Source data:
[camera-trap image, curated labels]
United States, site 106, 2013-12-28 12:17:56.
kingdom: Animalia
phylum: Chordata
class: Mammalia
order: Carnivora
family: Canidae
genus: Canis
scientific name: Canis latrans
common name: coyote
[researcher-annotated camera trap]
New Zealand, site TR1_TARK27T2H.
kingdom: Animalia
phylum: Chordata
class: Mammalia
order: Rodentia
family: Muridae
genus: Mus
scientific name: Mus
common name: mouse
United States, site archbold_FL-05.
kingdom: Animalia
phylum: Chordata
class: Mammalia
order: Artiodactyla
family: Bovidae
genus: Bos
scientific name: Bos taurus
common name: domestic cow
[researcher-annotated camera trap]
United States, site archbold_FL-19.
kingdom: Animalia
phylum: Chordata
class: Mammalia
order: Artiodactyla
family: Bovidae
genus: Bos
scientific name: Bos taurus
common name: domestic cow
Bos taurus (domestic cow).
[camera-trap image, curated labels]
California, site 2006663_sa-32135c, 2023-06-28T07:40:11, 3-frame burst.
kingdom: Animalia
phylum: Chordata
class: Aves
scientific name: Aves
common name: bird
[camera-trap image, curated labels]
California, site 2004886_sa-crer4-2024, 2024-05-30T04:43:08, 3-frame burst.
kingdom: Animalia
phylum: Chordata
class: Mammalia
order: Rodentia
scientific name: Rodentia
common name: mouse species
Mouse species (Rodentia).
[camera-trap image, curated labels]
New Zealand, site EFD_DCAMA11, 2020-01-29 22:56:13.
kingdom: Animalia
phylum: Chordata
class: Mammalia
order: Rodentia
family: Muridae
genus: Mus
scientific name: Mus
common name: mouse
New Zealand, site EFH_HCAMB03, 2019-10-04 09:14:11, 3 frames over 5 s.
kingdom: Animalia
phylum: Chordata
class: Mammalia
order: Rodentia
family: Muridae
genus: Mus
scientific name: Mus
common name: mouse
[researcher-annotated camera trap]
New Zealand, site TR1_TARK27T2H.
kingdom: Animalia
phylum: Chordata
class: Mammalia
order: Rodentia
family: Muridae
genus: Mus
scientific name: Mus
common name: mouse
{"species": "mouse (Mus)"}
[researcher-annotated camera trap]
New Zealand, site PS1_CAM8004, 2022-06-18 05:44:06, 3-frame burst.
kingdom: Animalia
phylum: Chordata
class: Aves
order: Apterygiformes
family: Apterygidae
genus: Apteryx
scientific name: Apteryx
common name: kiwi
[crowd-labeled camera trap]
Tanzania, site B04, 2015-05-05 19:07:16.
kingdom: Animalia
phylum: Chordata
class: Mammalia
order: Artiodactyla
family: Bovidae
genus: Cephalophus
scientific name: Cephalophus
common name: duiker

* **WORK ITEM**
The records above should be duplicated in full, exactly as given.

* **RESPONSE TO THE TASK**
[camera-trap image, curated labels]
United States, site 106, 2013-12-28 12:17:56.
kingdom: Animalia
phylum: Chordata
class: Mammalia
order: Carnivora
family: Canidae
genus: Canis
scientific name: Canis latrans
common name: coyote
[researcher-annotated camera trap]
New Zealand, site TR1_TARK27T2H.
kingdom: Animalia
phylum: Chordata
class: Mammalia
order: Rodentia
family: Muridae
genus: Mus
scientific name: Mus
common name: mouse
United States, site archbold_FL-05.
kingdom: Animalia
phylum: Chordata
class: Mammalia
order: Artiodactyla
family: Bovidae
genus: Bos
scientific name: Bos taurus
common name: domestic cow
[researcher-annotated camera trap]
United States, site archbold_FL-19.
kingdom: Animalia
phylum: Chordata
class: Mammalia
order: Artiodactyla
family: Bovidae
genus: Bos
scientific name: Bos taurus
common name: domestic cow
Bos taurus (domestic cow).
[camera-trap image, curated labels]
California, site 2006663_sa-32135c, 2023-06-28T07:40:11, 3-frame burst.
kingdom: Animalia
phylum: Chordata
class: Aves
scientific name: Aves
common name: bird
[camera-trap image, curated labels]
California, site 2004886_sa-crer4-2024, 2024-05-30T04:43:08, 3-frame burst.
kingdom: Animalia
phylum: Chordata
class: Mammalia
order: Rodentia
scientific name: Rodentia
common name: mouse species
Mouse species (Rodentia).
[camera-trap image, curated labels]
New Zealand, site EFD_DCAMA11, 2020-01-29 22:56:13.
kingdom: Animalia
phylum: Chordata
class: Mammalia
order: Rodentia
family: Muridae
genus: Mus
scientific name: Mus
common name: mouse
New Zealand, site EFH_HCAMB03, 2019-10-04 09:14:11, 3 frames over 5 s.
kingdom: Animalia
phylum: Chordata
class: Mammalia
order: Rodentia
family: Muridae
genus: Mus
scientific name: Mus
common name: mouse
[researcher-annotated camera trap]
New Zealand, site TR1_TARK27T2H.
kingdom: Animalia
phylum: Chordata
class: Mammalia
order: Rodentia
family: Muridae
genus: Mus
scientific name: Mus
common name: mouse
{"species": "mouse (Mus)"}
[researcher-annotated camera trap]
New Zealand, site PS1_CAM8004, 2022-06-18 05:44:06, 3-frame burst.
kingdom: Animalia
phylum: Chordata
class: Aves
order: Apterygiformes
family: Apterygidae
genus: Apteryx
scientific name: Apteryx
common name: kiwi
[crowd-labeled camera trap]
Tanzania, site B04, 2015-05-05 19:07:16.
kingdom: Animalia
phylum: Chordata
class: Mammalia
order: Artiodactyla
family: Bovidae
genus: Cephalophus
scientific name: Cephalophus
common name: duiker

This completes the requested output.